### Task requirements
Reproduce the forum thread on low-light aquarium plants below in full, word for word.

It did make me think about doing a larger aquarium with just tonnes of anubias and a few ferns.  Really low light, low tech, leaf litter and such.  Anubias really are a low light plant I think...


----------



## petn (5 Apr 2014)

Yes co2 injected.I took the repens out though,never thought it will recover again, boo on me for that.i will do just a week in the summer, good to know how to approach it. Thanking you.P

Sent from my HTC One mini using Tapatalk


----------



## ceg4048 (5 Apr 2014)

Reuben said:


> It did make me think about doing a larger aquarium with just tonnes of anubias and a few ferns. Really low light, low tech, leaf litter and such. Anubias really are a low light plant I think...


Yes, there is no such thing as a high light plant but there definitely are low light plants. Anubias is one of those, and is a champion of low light. Ferns also can practically live in the dark. Low light plants also have low CO2 requirements under low light conditions. When the light intensity increases they are not very well adapted and their CO2 requirement either becomes disproportionally high, or their CO2 uptake mechanism is inefficient, or both. That's one of the reasons they suffer constant GSA in highly lit tanks. Ferns suffer recurring translucent leaf tips under high lighting.

### Information supplied
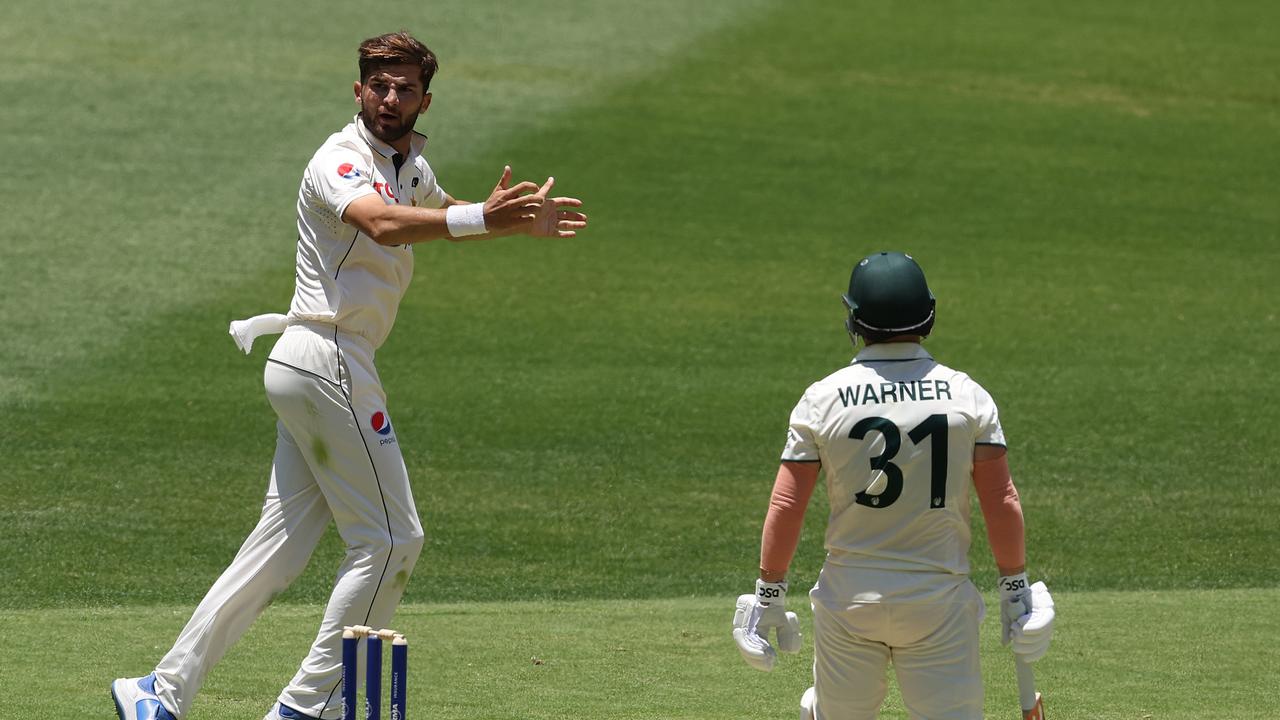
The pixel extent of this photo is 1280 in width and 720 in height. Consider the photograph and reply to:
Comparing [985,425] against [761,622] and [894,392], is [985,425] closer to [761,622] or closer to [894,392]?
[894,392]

### Correct output
It did make me think about doing a larger aquarium with just tonnes of anubias and a few ferns.  Really low light, low tech, leaf litter and such.  Anubias really are a low light plant I think...


----------



## petn (5 Apr 2014)

Yes co2 injected.I took the repens out though,never thought it will recover again, boo on me for that.i will do just a week in the summer, good to know how to approach it. Thanking you.P

Sent from my HTC One mini using Tapatalk


----------



## ceg4048 (5 Apr 2014)

Reuben said:


> It did make me think about doing a larger aquarium with just tonnes of anubias and a few ferns. Really low light, low tech, leaf litter and such. Anubias really are a low light plant I think...


Yes, there is no such thing as a high light plant but there definitely are low light plants. Anubias is one of those, and is a champion of low light. Ferns also can practically live in the dark. Low light plants also have low CO2 requirements under low light conditions. When the light intensity increases they are not very well adapted and their CO2 requirement either becomes disproportionally high, or their CO2 uptake mechanism is inefficient, or both. That's one of the reasons they suffer constant GSA in highly lit tanks. Ferns suffer recurring translucent leaf tips under high lighting.